Where’s the Urgency?

Henry J. Aaron provides must read stuff over at Brookings:

To see what the Boehner rule means, consider the following facts. Based on projections done last August by the Congressional Budget Office, the national debt will increase over the next decade by about $12 trillion under current law. To cut spending over the next decade by $12 trillion, it would be necessary to cut annual spending by an average of $1.2 trillion a year. Since total non-interest spending over that period will average $4 trillion a year under current law, about 30 percent of projected spending would have to be eliminated.
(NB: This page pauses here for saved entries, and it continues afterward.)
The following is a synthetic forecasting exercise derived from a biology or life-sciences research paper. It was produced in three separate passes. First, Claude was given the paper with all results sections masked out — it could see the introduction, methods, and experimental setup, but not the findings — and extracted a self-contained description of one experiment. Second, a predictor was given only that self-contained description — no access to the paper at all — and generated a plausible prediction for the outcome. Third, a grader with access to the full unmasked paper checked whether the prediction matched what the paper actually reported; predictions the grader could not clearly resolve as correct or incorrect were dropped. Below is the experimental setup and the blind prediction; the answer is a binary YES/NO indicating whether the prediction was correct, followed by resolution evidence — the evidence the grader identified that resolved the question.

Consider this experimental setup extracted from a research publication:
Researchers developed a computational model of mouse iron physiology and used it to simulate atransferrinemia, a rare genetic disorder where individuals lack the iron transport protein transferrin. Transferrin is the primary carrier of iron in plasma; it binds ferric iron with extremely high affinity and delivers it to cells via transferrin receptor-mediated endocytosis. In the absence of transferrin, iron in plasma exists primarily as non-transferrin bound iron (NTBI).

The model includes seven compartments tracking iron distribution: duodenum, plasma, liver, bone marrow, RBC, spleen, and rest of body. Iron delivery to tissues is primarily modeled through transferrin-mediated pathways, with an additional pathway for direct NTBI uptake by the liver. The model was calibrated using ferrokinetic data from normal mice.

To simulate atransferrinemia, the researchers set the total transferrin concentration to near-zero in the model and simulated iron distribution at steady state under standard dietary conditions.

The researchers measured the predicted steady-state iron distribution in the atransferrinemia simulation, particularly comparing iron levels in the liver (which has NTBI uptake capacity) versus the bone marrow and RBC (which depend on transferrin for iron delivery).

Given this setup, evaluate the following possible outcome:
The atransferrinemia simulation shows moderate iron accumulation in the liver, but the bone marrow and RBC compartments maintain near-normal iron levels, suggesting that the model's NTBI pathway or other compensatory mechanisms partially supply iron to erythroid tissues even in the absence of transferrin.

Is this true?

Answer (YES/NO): NO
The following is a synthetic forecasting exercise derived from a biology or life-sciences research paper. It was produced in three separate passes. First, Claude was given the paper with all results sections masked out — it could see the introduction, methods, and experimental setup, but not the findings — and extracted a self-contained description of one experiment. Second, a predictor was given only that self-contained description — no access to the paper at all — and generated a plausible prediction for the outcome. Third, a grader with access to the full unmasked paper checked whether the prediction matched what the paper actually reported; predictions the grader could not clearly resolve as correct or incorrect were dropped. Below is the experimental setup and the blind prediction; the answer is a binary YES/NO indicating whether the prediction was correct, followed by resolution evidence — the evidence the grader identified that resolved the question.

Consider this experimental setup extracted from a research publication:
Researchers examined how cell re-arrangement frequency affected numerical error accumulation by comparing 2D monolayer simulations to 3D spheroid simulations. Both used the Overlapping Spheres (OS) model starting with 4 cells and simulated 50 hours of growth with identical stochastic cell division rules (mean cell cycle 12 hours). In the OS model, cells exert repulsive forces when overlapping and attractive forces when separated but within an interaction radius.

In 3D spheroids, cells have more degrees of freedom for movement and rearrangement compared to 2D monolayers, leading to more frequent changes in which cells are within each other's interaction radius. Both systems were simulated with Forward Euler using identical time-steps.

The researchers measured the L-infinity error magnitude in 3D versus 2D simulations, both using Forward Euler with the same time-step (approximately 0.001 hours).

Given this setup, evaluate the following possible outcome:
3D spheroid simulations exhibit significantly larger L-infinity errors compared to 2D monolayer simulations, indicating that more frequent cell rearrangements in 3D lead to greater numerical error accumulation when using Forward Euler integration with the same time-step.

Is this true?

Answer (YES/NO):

Because big cuts are impossible next year or the year after, the required cuts toward the end of the decade would have to approach 50 percent to satisfy the Boehner rule. As it happens, no one in either party—and, most tellingly, none of those insisting on the dollar-of-cuts-for-a-dollar-of-increase-in-the-debt-ceiling trade-off—has indicated where spending cuts of even one half this amount should come from. Even so, they have declared that they will oppose any increase in the debt ceiling unless these terms are met. And they have the votes to make their commitment hold.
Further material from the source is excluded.